O secretário-geral da Fenprof alerta que “o futuro da escola está em causa” se a profissão não for valorizada, e lembra que nem sequer estão a exigir “privilégios extra”, mas apenas “tratamento igual”.

“Por exemplo, no caso da contagem de serviço, pedimos que [o Ministério da Educação] nos trate da mesma maneira que tratam os professores na Madeira. Que nos tratem da mesma maneira que tratam outros setores da função pública. Queremos que se pague aquilo que está na lei, no estatuto da carreira docente”, frisa.

Questionado sobre o que poderá resultar destes protestos que se prolongam no tempo, Mário Nogueira tem "esperança que haja bom senso por parte do governo” e reconhece que muitos dos problemas “não se resolvem de hoje para amanhã”, mas espera que o Ministério da Educação “deixe de adiar o problema, que deixe de adiar a discussão”.

"Se houver um único dia que os professores trabalharam e que fique por contar, a luta não vai parar.”

“Apresentamos ao Ministério da Educação, em agosto último, uma proposta que ia no sentido de termos um protocolo para a legislatura e que ao longo da mesma fossem, progressiva e faseadamente, se revolvendo os problemas. O Ministério da Educação, até hoje, nunca deu resposta, vai sempre adiando a discussão. E, portanto, pedimos ao ministro da Educação que pegue ponto por ponto na proposta negocial e que a calendarize. Há algumas que são prioritárias, que podem ficar resolvidas já, há outras que tem de o ser ao longo dos anos, dado o custo financeiro que têm”.

“Nós só chegamos a este ponto de protesto e greve porque o Ministério até hoje decidiu empurrar para a frente a resolução dos problemas”, explica.

"O que não aceitamos é que haja um aspeto que fique por resolver, por exemplo, o tempo de serviço.
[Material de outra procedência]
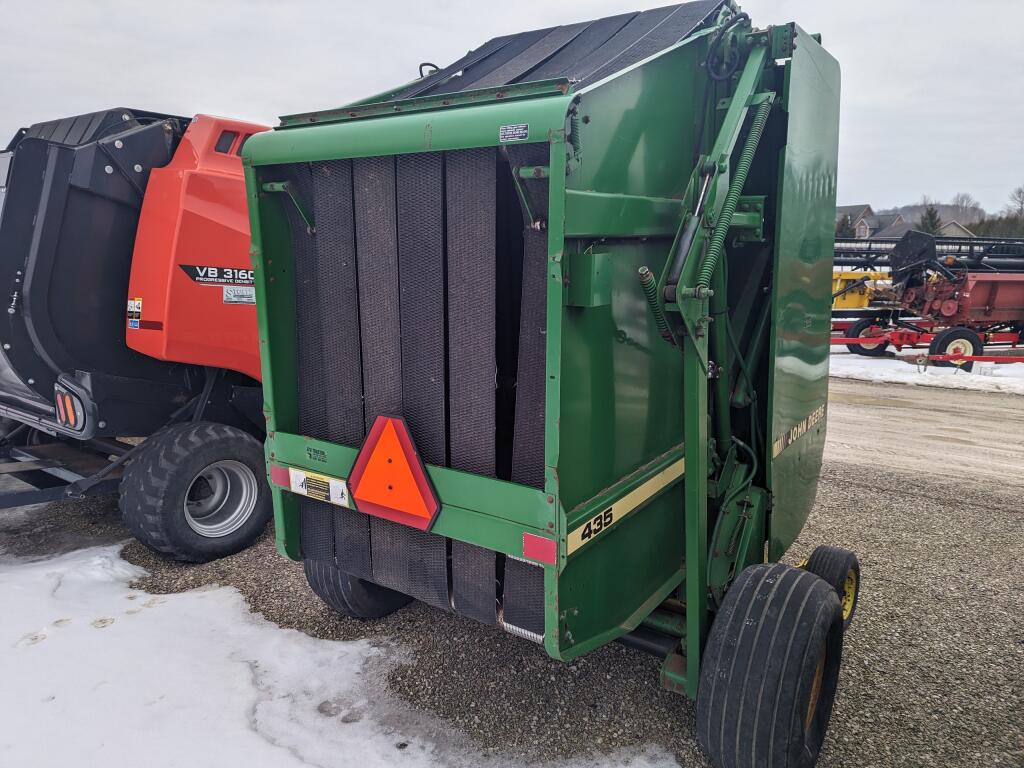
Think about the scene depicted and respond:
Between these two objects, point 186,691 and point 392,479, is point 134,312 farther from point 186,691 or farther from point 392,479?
point 392,479

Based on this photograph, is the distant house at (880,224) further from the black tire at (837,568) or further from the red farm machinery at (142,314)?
the red farm machinery at (142,314)

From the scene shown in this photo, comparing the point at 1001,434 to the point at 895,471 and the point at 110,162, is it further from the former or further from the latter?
the point at 110,162

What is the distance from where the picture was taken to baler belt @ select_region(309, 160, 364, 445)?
2.55 meters

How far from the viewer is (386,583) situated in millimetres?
2766

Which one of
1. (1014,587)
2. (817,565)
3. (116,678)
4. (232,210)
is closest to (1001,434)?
(1014,587)

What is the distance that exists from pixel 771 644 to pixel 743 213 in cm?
152

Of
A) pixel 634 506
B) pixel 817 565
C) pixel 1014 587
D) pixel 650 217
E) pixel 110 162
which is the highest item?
pixel 110 162

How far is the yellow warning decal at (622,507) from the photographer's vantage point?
2.27 meters

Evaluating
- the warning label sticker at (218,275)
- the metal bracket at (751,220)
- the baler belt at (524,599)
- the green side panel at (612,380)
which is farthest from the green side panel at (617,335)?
the warning label sticker at (218,275)

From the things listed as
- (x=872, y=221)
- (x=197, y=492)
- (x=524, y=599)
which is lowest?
(x=197, y=492)

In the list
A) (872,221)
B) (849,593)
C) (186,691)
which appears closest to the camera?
(186,691)

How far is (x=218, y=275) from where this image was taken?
4.37 metres

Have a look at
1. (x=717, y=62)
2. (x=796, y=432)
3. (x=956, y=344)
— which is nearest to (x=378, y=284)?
(x=717, y=62)

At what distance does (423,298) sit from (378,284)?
0.64 feet
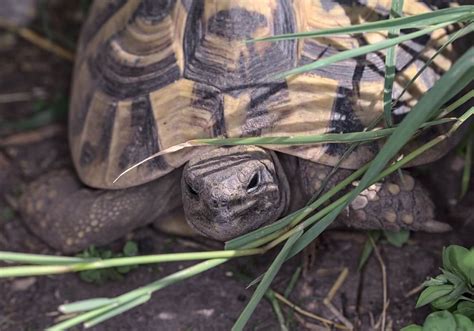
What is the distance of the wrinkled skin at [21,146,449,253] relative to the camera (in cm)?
232

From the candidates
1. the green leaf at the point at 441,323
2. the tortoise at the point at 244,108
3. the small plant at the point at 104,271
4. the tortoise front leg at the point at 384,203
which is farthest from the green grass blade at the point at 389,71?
the small plant at the point at 104,271

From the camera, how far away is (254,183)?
2352mm

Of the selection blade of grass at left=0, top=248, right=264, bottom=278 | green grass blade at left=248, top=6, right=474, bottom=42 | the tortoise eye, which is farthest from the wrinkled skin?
green grass blade at left=248, top=6, right=474, bottom=42

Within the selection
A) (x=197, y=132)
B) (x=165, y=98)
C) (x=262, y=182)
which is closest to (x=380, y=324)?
(x=262, y=182)

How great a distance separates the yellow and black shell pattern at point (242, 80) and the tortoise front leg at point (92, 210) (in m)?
0.12

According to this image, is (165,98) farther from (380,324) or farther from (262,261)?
(380,324)

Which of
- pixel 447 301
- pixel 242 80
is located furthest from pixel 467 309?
pixel 242 80

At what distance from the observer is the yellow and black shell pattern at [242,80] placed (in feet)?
8.03

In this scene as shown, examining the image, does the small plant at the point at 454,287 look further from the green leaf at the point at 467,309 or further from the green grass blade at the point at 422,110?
the green grass blade at the point at 422,110

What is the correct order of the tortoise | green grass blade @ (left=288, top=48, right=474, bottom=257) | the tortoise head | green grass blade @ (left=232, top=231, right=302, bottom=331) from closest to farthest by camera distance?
green grass blade @ (left=288, top=48, right=474, bottom=257)
green grass blade @ (left=232, top=231, right=302, bottom=331)
the tortoise head
the tortoise

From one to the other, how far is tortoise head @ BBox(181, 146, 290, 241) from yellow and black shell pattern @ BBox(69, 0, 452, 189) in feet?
0.27

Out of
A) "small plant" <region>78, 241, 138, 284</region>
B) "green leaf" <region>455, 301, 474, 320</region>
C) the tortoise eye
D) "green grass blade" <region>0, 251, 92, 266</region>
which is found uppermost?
"green grass blade" <region>0, 251, 92, 266</region>

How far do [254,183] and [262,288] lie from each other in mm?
444

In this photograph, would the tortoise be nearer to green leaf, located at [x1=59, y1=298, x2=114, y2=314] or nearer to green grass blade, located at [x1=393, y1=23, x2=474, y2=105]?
green grass blade, located at [x1=393, y1=23, x2=474, y2=105]
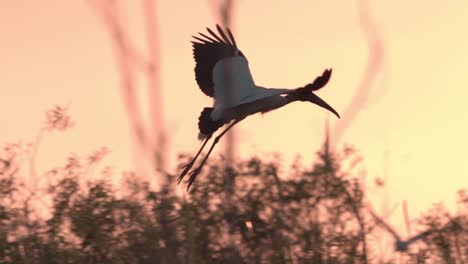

Se houver um único dia que os professores trabalharam e que fique por contar, a luta não vai parar”, avisa o dirigente da Fenprof.

Questionado sobre o movimento STOP, que se formou recentemente, Mário Nogueira reconhece a sua agenda própria, mas desejava que estivessem todos juntos, pois “a unidade constrói-se pela convergência", e apelou a todos para que estejam "juntos, nesta luta".

Protesto dos professores em Coimbra
Protesto de professores em Coimbra. créditos: Manuel Ribeiro/Sapo24

O secretário-geral aproveitou ainda para identificar todas as estruturas sindicais que se juntaram à Fenprof nesta greve por distritos: Associação Sindical de Professores Licenciados (ASPL), Pró-Ordem dos Professores - Associação Sindical/Federação Portuguesa dos Professores, Sindicato dos Educadores e Professores Licenciados (SEPLEU), Sindicato Nacional dos Profissionais de Educação (SINAPE), Sindicato Nacional e Democrático dos Professores (SINDEP), Sindicato Independente de Professores e Educadores (SIPE) e Sindicato Nacional dos Professores Licenciados pelos Politécnicos e Universidades (SPLIU) e Federação Nacional de Educação (FNE).

Amanhã, a cidade de Évora será o oitavo distrito a receber os protestos dos professores. No dia 11 de fevereiro, está prevista uma greve geral com concentração nacional de professores em Lisboa, distrito que no dia 16 de janeiro deu o arranque a este protesto itinerante.